No interactions on record
"Propantheline, an anticholinergic agent, can competitively antagonize muscarinic acetylcholine receptors, potentially reducing gastrointestinal motility and secretion. Alfentanil, a mu-opioid receptor agonist, also decreases gastrointestinal motility through central and peripheral opioid receptors. Concomitant use may synergistically inhibit peristalsis, leading to severe constipation, paralytic ileus, or delayed gastric emptying, which can increase the risk of aspiration and complicate anesthesia recovery."
"Alfentanil, a potent opioid analgesic, can cause significant hypotension and respiratory depression. When combined with furosemide, a loop diuretic that reduces blood volume and vascular resistance, there is a synergistic decrease in blood pressure, which may precipitate cardiovascular collapse, especially in patients with compromised circulatory reserves. Additionally, furosemide may enhance the sedative and respiratory depressant effects of alfentanil, leading to increased risk of respiratory acidosis and altered mental status."
"Alfentanil, a potent mu-opioid receptor agonist, can enhance the bradycardic effects of nebivolol, a beta-1 selective blocker with additional nitric oxide-mediated vasodilation. The combination may lead to excessive slowing of heart rate, reduced cardiac output, and potential hemodynamic instability, particularly in patients with underlying cardiac conduction abnormalities or hypovolemia."
Explore head-to-head clinical comparisons of other medications in the same therapeutic classes.
Common clinical questions about AVINZA vs ALFENTA, answered by our medical review team.
AVINZA is a Opioid Analgesic that works by AVINZA (morphine sulfate) is a full opioid agonist that binds to mu-opioid receptors in the CNS, producing analgesia by altering pain perception and emotional response to pain.. ALFENTA is a Opioid Analgesic that works by μ-opioid receptor agonist that activates G-protein coupled receptors to inhibit adenylate cyclase, decreasing c AMP production, leading to reduced neuronal excitability and pain transmission.. They differ in pharmacokinetic profiles, FDA-approved indications, and side effect profiles.
Potency comparisons between AVINZA and ALFENTA depend on the specific clinical indication. These are both Opioid Analgesic agents and are not directly interchangeable by dose. A physician or clinical pharmacist should guide any therapeutic switching decisions.
The standard adult dose of AVINZA is: Oral, 30 mg once daily (q24h) for opioid-naïve patients; titrate based on response. Maximum daily dose 160 mg. Administer with food to minimize peak effects.. The standard adult dose of ALFENTA is: Intravenous: Initial dose 8-20 mcg/kg (0.5-1 min) then 0.5-3 mcg/kg/min or 3-5 mcg/kg q5-20min. For short procedures: 8-20 mcg/kg. For longer procedures: 50-75 mcg/kg followed by 0.5-3 mcg/kg/min.. Dosing should always be individualized based on indication, renal and hepatic function, age, and other patient factors.
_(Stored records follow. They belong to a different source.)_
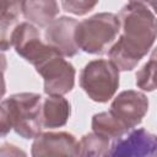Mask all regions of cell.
<instances>
[{
    "label": "cell",
    "instance_id": "obj_6",
    "mask_svg": "<svg viewBox=\"0 0 157 157\" xmlns=\"http://www.w3.org/2000/svg\"><path fill=\"white\" fill-rule=\"evenodd\" d=\"M36 71L43 77L47 94H66L75 85V67L61 55H54L36 66Z\"/></svg>",
    "mask_w": 157,
    "mask_h": 157
},
{
    "label": "cell",
    "instance_id": "obj_13",
    "mask_svg": "<svg viewBox=\"0 0 157 157\" xmlns=\"http://www.w3.org/2000/svg\"><path fill=\"white\" fill-rule=\"evenodd\" d=\"M91 126L93 132L110 139H118L121 135H124L126 131H129L109 110L108 112H101L92 117Z\"/></svg>",
    "mask_w": 157,
    "mask_h": 157
},
{
    "label": "cell",
    "instance_id": "obj_17",
    "mask_svg": "<svg viewBox=\"0 0 157 157\" xmlns=\"http://www.w3.org/2000/svg\"><path fill=\"white\" fill-rule=\"evenodd\" d=\"M98 1L99 0H61V6L63 10L69 13L82 16L92 11Z\"/></svg>",
    "mask_w": 157,
    "mask_h": 157
},
{
    "label": "cell",
    "instance_id": "obj_15",
    "mask_svg": "<svg viewBox=\"0 0 157 157\" xmlns=\"http://www.w3.org/2000/svg\"><path fill=\"white\" fill-rule=\"evenodd\" d=\"M156 53L151 54L150 60L136 72V86L144 91H155L156 88Z\"/></svg>",
    "mask_w": 157,
    "mask_h": 157
},
{
    "label": "cell",
    "instance_id": "obj_21",
    "mask_svg": "<svg viewBox=\"0 0 157 157\" xmlns=\"http://www.w3.org/2000/svg\"><path fill=\"white\" fill-rule=\"evenodd\" d=\"M5 92H6V85L4 78V71H0V99L4 97Z\"/></svg>",
    "mask_w": 157,
    "mask_h": 157
},
{
    "label": "cell",
    "instance_id": "obj_9",
    "mask_svg": "<svg viewBox=\"0 0 157 157\" xmlns=\"http://www.w3.org/2000/svg\"><path fill=\"white\" fill-rule=\"evenodd\" d=\"M77 21L72 17L61 16L54 18L44 31V40L63 56H75L78 47L75 42V28Z\"/></svg>",
    "mask_w": 157,
    "mask_h": 157
},
{
    "label": "cell",
    "instance_id": "obj_16",
    "mask_svg": "<svg viewBox=\"0 0 157 157\" xmlns=\"http://www.w3.org/2000/svg\"><path fill=\"white\" fill-rule=\"evenodd\" d=\"M18 25L17 17L9 13H0V52L9 50L13 29Z\"/></svg>",
    "mask_w": 157,
    "mask_h": 157
},
{
    "label": "cell",
    "instance_id": "obj_4",
    "mask_svg": "<svg viewBox=\"0 0 157 157\" xmlns=\"http://www.w3.org/2000/svg\"><path fill=\"white\" fill-rule=\"evenodd\" d=\"M80 86L92 101L105 103L119 87V70L110 60H92L81 70Z\"/></svg>",
    "mask_w": 157,
    "mask_h": 157
},
{
    "label": "cell",
    "instance_id": "obj_18",
    "mask_svg": "<svg viewBox=\"0 0 157 157\" xmlns=\"http://www.w3.org/2000/svg\"><path fill=\"white\" fill-rule=\"evenodd\" d=\"M26 0H0V13L18 16L25 6Z\"/></svg>",
    "mask_w": 157,
    "mask_h": 157
},
{
    "label": "cell",
    "instance_id": "obj_10",
    "mask_svg": "<svg viewBox=\"0 0 157 157\" xmlns=\"http://www.w3.org/2000/svg\"><path fill=\"white\" fill-rule=\"evenodd\" d=\"M33 157L44 156H78V141L66 131L40 132L32 144Z\"/></svg>",
    "mask_w": 157,
    "mask_h": 157
},
{
    "label": "cell",
    "instance_id": "obj_5",
    "mask_svg": "<svg viewBox=\"0 0 157 157\" xmlns=\"http://www.w3.org/2000/svg\"><path fill=\"white\" fill-rule=\"evenodd\" d=\"M11 45L20 56L34 67L54 55H60L54 48L40 39L38 29L29 22H21L16 26L11 37Z\"/></svg>",
    "mask_w": 157,
    "mask_h": 157
},
{
    "label": "cell",
    "instance_id": "obj_23",
    "mask_svg": "<svg viewBox=\"0 0 157 157\" xmlns=\"http://www.w3.org/2000/svg\"><path fill=\"white\" fill-rule=\"evenodd\" d=\"M7 67V63H6V58L4 54L0 53V71H5Z\"/></svg>",
    "mask_w": 157,
    "mask_h": 157
},
{
    "label": "cell",
    "instance_id": "obj_1",
    "mask_svg": "<svg viewBox=\"0 0 157 157\" xmlns=\"http://www.w3.org/2000/svg\"><path fill=\"white\" fill-rule=\"evenodd\" d=\"M118 18L121 34L108 49V56L119 71H130L155 43L156 17L146 5L130 1L123 6Z\"/></svg>",
    "mask_w": 157,
    "mask_h": 157
},
{
    "label": "cell",
    "instance_id": "obj_11",
    "mask_svg": "<svg viewBox=\"0 0 157 157\" xmlns=\"http://www.w3.org/2000/svg\"><path fill=\"white\" fill-rule=\"evenodd\" d=\"M70 102L61 94H48L42 98L40 121L43 128L54 129L64 126L70 117Z\"/></svg>",
    "mask_w": 157,
    "mask_h": 157
},
{
    "label": "cell",
    "instance_id": "obj_12",
    "mask_svg": "<svg viewBox=\"0 0 157 157\" xmlns=\"http://www.w3.org/2000/svg\"><path fill=\"white\" fill-rule=\"evenodd\" d=\"M56 0H26L22 13L26 20L39 26L47 27L59 13Z\"/></svg>",
    "mask_w": 157,
    "mask_h": 157
},
{
    "label": "cell",
    "instance_id": "obj_8",
    "mask_svg": "<svg viewBox=\"0 0 157 157\" xmlns=\"http://www.w3.org/2000/svg\"><path fill=\"white\" fill-rule=\"evenodd\" d=\"M148 110L147 97L134 90L120 92L112 102L109 112L128 129L137 126Z\"/></svg>",
    "mask_w": 157,
    "mask_h": 157
},
{
    "label": "cell",
    "instance_id": "obj_2",
    "mask_svg": "<svg viewBox=\"0 0 157 157\" xmlns=\"http://www.w3.org/2000/svg\"><path fill=\"white\" fill-rule=\"evenodd\" d=\"M120 32L118 15L112 12L96 13L81 22L75 28V42L80 50L88 54H104Z\"/></svg>",
    "mask_w": 157,
    "mask_h": 157
},
{
    "label": "cell",
    "instance_id": "obj_22",
    "mask_svg": "<svg viewBox=\"0 0 157 157\" xmlns=\"http://www.w3.org/2000/svg\"><path fill=\"white\" fill-rule=\"evenodd\" d=\"M130 1H132V2H140V4H144L146 6H150L151 9H155L157 0H130Z\"/></svg>",
    "mask_w": 157,
    "mask_h": 157
},
{
    "label": "cell",
    "instance_id": "obj_3",
    "mask_svg": "<svg viewBox=\"0 0 157 157\" xmlns=\"http://www.w3.org/2000/svg\"><path fill=\"white\" fill-rule=\"evenodd\" d=\"M10 114L12 129L23 139H34L42 131V96L33 92L15 93L4 102Z\"/></svg>",
    "mask_w": 157,
    "mask_h": 157
},
{
    "label": "cell",
    "instance_id": "obj_7",
    "mask_svg": "<svg viewBox=\"0 0 157 157\" xmlns=\"http://www.w3.org/2000/svg\"><path fill=\"white\" fill-rule=\"evenodd\" d=\"M157 152V137L144 128L130 129L124 135L114 139L109 146L108 156L155 157Z\"/></svg>",
    "mask_w": 157,
    "mask_h": 157
},
{
    "label": "cell",
    "instance_id": "obj_14",
    "mask_svg": "<svg viewBox=\"0 0 157 157\" xmlns=\"http://www.w3.org/2000/svg\"><path fill=\"white\" fill-rule=\"evenodd\" d=\"M109 140L96 132L83 135L78 141V156H108Z\"/></svg>",
    "mask_w": 157,
    "mask_h": 157
},
{
    "label": "cell",
    "instance_id": "obj_20",
    "mask_svg": "<svg viewBox=\"0 0 157 157\" xmlns=\"http://www.w3.org/2000/svg\"><path fill=\"white\" fill-rule=\"evenodd\" d=\"M18 155H26L23 151L18 150L16 146L11 144H4L0 147V156H18Z\"/></svg>",
    "mask_w": 157,
    "mask_h": 157
},
{
    "label": "cell",
    "instance_id": "obj_19",
    "mask_svg": "<svg viewBox=\"0 0 157 157\" xmlns=\"http://www.w3.org/2000/svg\"><path fill=\"white\" fill-rule=\"evenodd\" d=\"M12 129L10 114L4 103H0V137L6 136Z\"/></svg>",
    "mask_w": 157,
    "mask_h": 157
}]
</instances>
No direct drug-drug interaction has been formally documented between AVINZA and ALFENTA in current clinical databases. However, individual patient risk factors including other medications, organ function, and comorbidities should always be evaluated by a qualified healthcare provider.
The maternal-fetal safety profiles differ. AVINZA is classified as Category C. First trimester: Limited human data; animal studies show no evidence of teratogenicity at clinically relevant doses. Second and third trimesters: Prolonged use may cause neonatal o. ALFENTA is classified as Category C. Alfentanil, a short-acting opioid analgesic, is classified as FDA Pregnancy Category C. No well-controlled studies in pregnant women exist. In animal studies, no teratogenic effect. Always consult a maternal-fetal medicine specialist before taking either drug during pregnancy or lactation.